What is needed:
Range to output from the entries below: the line containing "category: stump tailed macaque" through the line containing "scientific name: Tamiasciurus hudsonicus". Set it down exactly, ends included, nothing else.

Input records section start

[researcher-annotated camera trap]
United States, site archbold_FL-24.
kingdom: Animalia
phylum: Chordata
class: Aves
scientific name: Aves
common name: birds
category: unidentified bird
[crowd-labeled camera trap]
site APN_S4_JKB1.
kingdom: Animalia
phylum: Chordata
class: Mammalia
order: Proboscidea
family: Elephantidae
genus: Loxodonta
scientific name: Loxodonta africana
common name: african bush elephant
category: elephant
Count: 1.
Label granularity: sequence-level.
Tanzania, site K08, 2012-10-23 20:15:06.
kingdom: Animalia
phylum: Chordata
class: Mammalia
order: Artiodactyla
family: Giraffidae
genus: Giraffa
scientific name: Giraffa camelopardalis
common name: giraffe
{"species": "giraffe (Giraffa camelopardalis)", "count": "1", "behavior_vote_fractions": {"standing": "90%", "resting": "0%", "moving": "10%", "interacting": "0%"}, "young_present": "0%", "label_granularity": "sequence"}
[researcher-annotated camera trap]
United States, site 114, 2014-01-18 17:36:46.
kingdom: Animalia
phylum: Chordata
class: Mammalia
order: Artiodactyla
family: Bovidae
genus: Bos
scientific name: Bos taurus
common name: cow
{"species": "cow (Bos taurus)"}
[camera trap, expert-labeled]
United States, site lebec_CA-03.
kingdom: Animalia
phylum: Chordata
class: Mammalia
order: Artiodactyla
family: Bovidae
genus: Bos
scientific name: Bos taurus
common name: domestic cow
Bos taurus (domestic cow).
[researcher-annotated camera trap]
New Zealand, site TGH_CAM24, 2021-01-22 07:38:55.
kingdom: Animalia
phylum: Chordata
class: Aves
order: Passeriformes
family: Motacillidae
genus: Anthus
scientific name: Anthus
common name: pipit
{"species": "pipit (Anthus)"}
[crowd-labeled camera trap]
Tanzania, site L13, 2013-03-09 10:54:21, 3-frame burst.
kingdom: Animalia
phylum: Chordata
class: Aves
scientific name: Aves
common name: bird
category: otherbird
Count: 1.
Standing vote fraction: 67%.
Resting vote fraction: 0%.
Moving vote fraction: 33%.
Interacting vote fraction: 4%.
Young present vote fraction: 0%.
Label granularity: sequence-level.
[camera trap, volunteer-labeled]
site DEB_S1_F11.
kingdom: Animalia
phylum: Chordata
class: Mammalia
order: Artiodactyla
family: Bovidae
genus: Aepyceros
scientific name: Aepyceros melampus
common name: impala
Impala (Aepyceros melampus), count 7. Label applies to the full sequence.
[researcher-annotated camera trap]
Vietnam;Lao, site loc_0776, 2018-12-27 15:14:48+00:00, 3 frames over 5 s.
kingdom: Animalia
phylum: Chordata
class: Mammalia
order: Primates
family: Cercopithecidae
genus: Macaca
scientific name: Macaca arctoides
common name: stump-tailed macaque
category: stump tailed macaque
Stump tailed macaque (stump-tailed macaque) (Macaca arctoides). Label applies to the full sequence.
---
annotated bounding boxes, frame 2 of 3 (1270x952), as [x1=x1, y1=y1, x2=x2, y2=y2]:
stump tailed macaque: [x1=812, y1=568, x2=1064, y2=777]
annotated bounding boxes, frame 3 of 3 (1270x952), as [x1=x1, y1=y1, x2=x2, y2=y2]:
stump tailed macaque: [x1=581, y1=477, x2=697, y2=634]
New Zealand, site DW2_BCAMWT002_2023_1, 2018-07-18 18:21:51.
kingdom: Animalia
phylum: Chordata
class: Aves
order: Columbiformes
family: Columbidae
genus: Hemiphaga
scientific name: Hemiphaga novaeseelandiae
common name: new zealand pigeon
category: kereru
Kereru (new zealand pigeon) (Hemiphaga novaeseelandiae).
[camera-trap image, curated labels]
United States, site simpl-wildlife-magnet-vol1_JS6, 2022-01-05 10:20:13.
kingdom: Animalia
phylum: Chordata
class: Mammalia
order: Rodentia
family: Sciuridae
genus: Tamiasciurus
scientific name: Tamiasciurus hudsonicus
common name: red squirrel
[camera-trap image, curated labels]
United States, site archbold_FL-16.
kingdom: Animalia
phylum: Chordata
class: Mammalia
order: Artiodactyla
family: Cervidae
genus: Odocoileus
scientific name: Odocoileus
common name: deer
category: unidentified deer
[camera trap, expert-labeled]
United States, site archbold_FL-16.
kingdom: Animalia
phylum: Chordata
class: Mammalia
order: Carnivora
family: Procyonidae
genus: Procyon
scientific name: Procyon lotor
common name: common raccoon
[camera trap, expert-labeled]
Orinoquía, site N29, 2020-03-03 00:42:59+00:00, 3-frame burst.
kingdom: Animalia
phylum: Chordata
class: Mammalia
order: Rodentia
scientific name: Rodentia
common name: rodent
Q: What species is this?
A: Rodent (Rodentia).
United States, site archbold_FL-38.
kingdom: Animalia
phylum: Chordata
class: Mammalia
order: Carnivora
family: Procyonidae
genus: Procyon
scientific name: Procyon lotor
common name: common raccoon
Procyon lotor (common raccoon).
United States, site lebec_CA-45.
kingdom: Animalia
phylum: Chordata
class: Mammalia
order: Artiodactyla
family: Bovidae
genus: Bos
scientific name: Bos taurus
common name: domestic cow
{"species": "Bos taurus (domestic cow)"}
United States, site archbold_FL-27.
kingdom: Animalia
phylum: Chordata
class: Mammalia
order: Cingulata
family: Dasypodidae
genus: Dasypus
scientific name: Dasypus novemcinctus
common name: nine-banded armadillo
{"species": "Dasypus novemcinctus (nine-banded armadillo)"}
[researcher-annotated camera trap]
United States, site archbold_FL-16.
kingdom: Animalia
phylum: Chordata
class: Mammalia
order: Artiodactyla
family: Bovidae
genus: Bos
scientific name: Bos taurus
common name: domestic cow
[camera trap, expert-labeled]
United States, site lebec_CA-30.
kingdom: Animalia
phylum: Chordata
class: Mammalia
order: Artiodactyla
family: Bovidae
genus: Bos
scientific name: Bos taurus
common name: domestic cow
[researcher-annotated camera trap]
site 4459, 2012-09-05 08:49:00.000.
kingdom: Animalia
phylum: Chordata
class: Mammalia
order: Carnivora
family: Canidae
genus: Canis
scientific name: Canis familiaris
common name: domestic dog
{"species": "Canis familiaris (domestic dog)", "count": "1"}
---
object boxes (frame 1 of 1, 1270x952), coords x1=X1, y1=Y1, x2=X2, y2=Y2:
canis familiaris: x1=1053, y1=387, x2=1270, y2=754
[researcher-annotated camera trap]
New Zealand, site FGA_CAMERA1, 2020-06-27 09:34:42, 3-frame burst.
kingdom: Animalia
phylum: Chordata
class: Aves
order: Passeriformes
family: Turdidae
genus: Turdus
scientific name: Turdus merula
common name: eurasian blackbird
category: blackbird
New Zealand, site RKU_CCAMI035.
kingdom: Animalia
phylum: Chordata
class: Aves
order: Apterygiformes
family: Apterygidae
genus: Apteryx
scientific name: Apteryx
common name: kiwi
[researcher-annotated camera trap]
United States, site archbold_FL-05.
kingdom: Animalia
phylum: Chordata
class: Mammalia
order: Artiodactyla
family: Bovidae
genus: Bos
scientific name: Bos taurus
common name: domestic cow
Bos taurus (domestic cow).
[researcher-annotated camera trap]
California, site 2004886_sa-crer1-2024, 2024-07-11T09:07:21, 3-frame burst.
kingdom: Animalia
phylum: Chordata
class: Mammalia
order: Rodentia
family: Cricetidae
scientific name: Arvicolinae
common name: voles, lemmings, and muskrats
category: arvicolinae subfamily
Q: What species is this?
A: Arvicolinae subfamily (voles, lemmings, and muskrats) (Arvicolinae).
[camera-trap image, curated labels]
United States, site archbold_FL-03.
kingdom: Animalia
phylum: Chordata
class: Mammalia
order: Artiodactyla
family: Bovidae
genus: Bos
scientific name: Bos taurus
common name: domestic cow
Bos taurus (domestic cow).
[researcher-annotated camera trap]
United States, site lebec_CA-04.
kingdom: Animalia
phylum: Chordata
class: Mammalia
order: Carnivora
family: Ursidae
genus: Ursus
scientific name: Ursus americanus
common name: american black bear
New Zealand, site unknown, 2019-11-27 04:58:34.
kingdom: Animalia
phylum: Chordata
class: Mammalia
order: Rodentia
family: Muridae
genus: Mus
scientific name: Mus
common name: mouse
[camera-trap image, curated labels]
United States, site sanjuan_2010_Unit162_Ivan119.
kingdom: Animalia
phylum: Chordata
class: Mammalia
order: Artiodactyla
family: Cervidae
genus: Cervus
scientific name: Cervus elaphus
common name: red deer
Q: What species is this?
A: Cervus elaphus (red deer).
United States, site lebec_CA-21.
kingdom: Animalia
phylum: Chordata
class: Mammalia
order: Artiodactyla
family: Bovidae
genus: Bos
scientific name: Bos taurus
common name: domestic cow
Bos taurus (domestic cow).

Input records section end

Exercise output:
category: stump tailed macaque
Stump tailed macaque (stump-tailed macaque) (Macaca arctoides). Label applies to the full sequence.
---
annotated bounding boxes, frame 2 of 3 (1270x952), as [x1=x1, y1=y1, x2=x2, y2=y2]:
stump tailed macaque: [x1=812, y1=568, x2=1064, y2=777]
annotated bounding boxes, frame 3 of 3 (1270x952), as [x1=x1, y1=y1, x2=x2, y2=y2]:
stump tailed macaque: [x1=581, y1=477, x2=697, y2=634]
New Zealand, site DW2_BCAMWT002_2023_1, 2018-07-18 18:21:51.
kingdom: Animalia
phylum: Chordata
class: Aves
order: Columbiformes
family: Columbidae
genus: Hemiphaga
scientific name: Hemiphaga novaeseelandiae
common name: new zealand pigeon
category: kereru
Kereru (new zealand pigeon) (Hemiphaga novaeseelandiae).
[camera-trap image, curated labels]
United States, site simpl-wildlife-magnet-vol1_JS6, 2022-01-05 10:20:13.
kingdom: Animalia
phylum: Chordata
class: Mammalia
order: Rodentia
family: Sciuridae
genus: Tamiasciurus
scientific name: Tamiasciurus hudsonicus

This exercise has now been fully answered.